===== Estratto della pagina

La conferenza finale del progetto Agree si è chiusa con le conclusioni del presidente della Fondazione Di Vittorio, Fulvio Fammoni, che ha ricordato le proposte che il progetto e i suoi partner hanno portato nella discussione odierna, seguita da una platea formata da rappresentanti delle istituzioni europee, nazionali, dei sindacati, delle associazioni, degli enti locali. E' quanto si legge nella nota della Fondazione.
"L'importanza del progetto Agree”, ha detto Leonardo Domenici, presidente della Fondazione Cittalia-Anci Ricerche, nella sua introduzione,” sta innanzitutto nel far prendere coscienza che lo sfruttamento dei lavoratori stranieri in agricoltura rappresenta una emergenza sociale che va contrastata con determinazione. I lavoratori stranieri impiegati in agricoltura in Italia - ha ricordato ancora Domenici - sono 400.000, provenienti da 170 paesi e rappresentano il 25% delle ore dichiarate nel settore agricolo.Occorre quindi da un lato favorire il principio etico nella scelta dei prodotti da acquistare, adottando un bollino che certifichi tale condizione e dall'altro contrastare con determinazione e azioni concrete il fenomeno del caporalato e il grave sfruttamento lavorativo".
Secondo Domenici "è necessario inoltre procedere all'adozione della direttiva europea 52 del 2009 e lavorare con le parti sociali europee pergiungere a una definizione condivisa di sfruttamento lavorativo e elaborare - conclude - azioni congiunte in difesa dei più vulnerabili tra i lavoratori".
Nel suo intervento, la segreteria generale della Flai Cgil Stefania Crogi, ha sottolineato come a livello legislativo grazie all'azione della Flai e della Cgil tutta dal 2011 il caporalato è un reato penale da punire con il carcere (art. 603 bis. C.p.); recentemente la confisca dei beni è stata prevista anche per chi incorre nel reato previsto dal 603bis; ed infine il Consiglio dei ministri ha licenziato un ddl che recepisce almeno in parte le nostre proposte di contrasto al caporalato attraverso un collocamento al lavoro legale e trasparente.
“Su questi punti - ha proseguito Crogi - intendiamo proseguire la mobilitazione ed incalzare politica ed istituzioni per raggiungere i nostri obiettivi. Il settore dell'agricoltura e dell'agroalimentare complessivamente, che ha tenuto in questi anni di crisi, non può essere anche il settore nel quale si consumano fenomeni di sfruttamento e negazione continua dei diritti dei lavoratori. Inoltre - ha concluso - è per noi un connubio imprescindibile qualità dei prodotti e qualità del lavoro. Senza un lavoro libero dallo sfruttamento, dignitoso ed equamente retribuito non ci può essere cibo di qualità”.

==========
===== Dati forniti

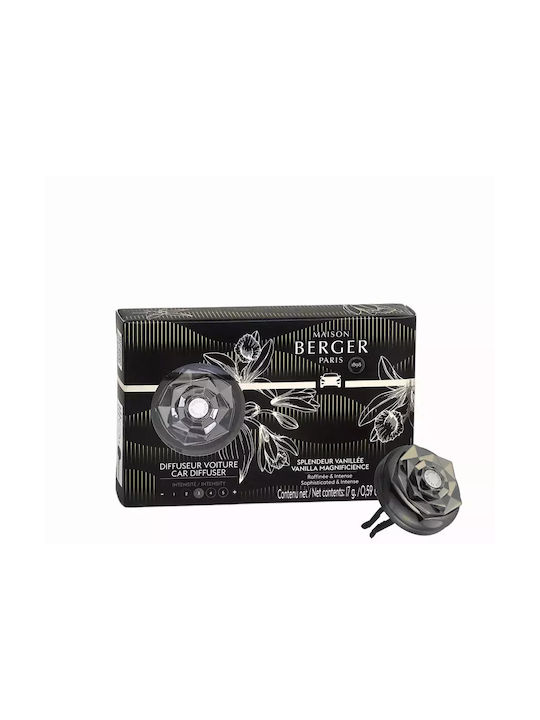 Maison Berger Paris Car Diffuser-συσκευή Διάχυσης Κεραμικός Δίσκος Kali Vanilla Magnificence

==========

● Il tuo compito: Riprendi l'articolo sulla conferenza finale del progetto Agree e proseguilo a partire dall'ultima frase riportata. Il materiale non serve per questo lavoro.

● Spazio risposta:
Le proposte che sono state avanzate dal progetto Agree riguardano dunque sia la regolamentazione dell’immigrazione con il necessario maggior coordinamento e integrazione delle politiche degli Stati membri, sia la piena attuazione negli ordinamenti nazionali delle direttive 59/2009 e 32/2011, il miglioramento dei sistemi che possano far emergere lo sfruttamento dei lavoratori migranti, il sostegno all’organizzazione della produzione rispettosa della legge attraverso misure mirate come, appunto, il prodotto etico, un maggior contrasto all’intermediazione illegale (in Italia il caporalato, in Spagna i cap de colla) nel reclutamento della manodopera.
Il progetto ha rappresentato quindi uno strumento certamente di analisi, di diffusione della conoscenza della realtà di sfruttamento e maggiori consapevolezze tra gli attori del territorio e la società civile , per sviluppare strategie e azioni volte a ridurre e contrastare questo fenomeno.
“Il problema va affrontato nei singoli Stati - ha detto Fulvio Fammoni - ma sempre di più emerge la necessità di un maggior coordinamento delle politiche degli Stati europei a partire da un'idea comune per la definizione di grave sfruttamento lavorativo, contro l'intermediazione illegale di manodopera e per la regolarizzazione delle persone prive di permesso di soggiorno che perdono il lavoro o che denunciano casi di sfruttamento illegale".